Why is $\text{Hom}(V,W)$ the same thing as $V^* \otimes W$?

I have a couple of questions about tensor products:

Why is $\text{Hom}(V,W)$ the same thing as $V^* \otimes W$?

Why is an element of $V^{*\otimes m}\otimes V^{\otimes n}$ the same thing as a multilinear map $V^m \to V^{\otimes n}$?

What is the general formulation of this principle?

Solutions Collecting From Web of "Why is $\text{Hom}(V,W)$ the same thing as $V^* \otimes W$?"

The result is generally wrong for infinite-dimensional spaces: see this question.

For finite dimensional space $V$, let’s build an isomorphism $f : V^* \otimes W \to \hom(V,W)$ by defining

$$f(\phi \otimes w)(v) = \phi(v) w$$

This clearly defines a linear map $V^* \otimes W \to \hom(V,W)$ (it’s bilinear in $V^* \times W$). Reciprocally, take a basis $(e_i)$ of $V$, then define $g : \hom(V,W) \to V^* \otimes W$ by:

$$g(u) = \sum_i e_i^* \otimes u(e_i)$$

Where $(e_i^*)$ is the dual basis to $(e_i)$ (I will use a few of its properties in $\color{red}{red}$ below). This is well-defined because $V$ is finite-dimensional (the sum is finite). Let’s check that $f$ and $g$ are inverse to each other:

  • For $u : V \to W$, $$f(g(u))(v) = \sum e_i^*(v) u(e_i) = u \left( \sum e_i^*(v) e_i \right) \color{red}{=} u(v)$$ and so $f(g(u)) = u$.
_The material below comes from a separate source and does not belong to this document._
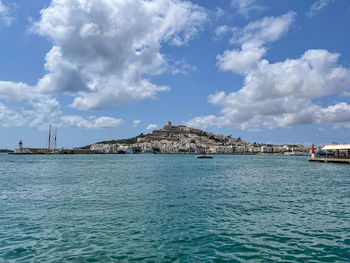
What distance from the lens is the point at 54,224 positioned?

  • For $\phi \otimes w \in V^* \otimes W$, $$g(f(\phi \otimes w)) = \sum e_i^* \otimes f(\phi \otimes w)(e_i) = \sum e_i^* \otimes \phi(e_i) w = \sum \phi(e_i) e_i^* \otimes w \color{red}{=} \phi \otimes w$$

And so $f$ and $g$ are isomorphisms, inverse to each other.

It is known that for finite dimensional $V$, then $(V^*)^{\otimes m} = (V^{\otimes m})^*$. Then an element of $V^{* \otimes m} \otimes V^{\otimes n}$ is an element of $(V^{\otimes m})^* \otimes V^{\otimes n} = \hom(V^{\otimes m}, V^{\otimes n})$. So by definition / universal property of the tensor product, it’s a multilinear map $V^m \to V^{\otimes n}$.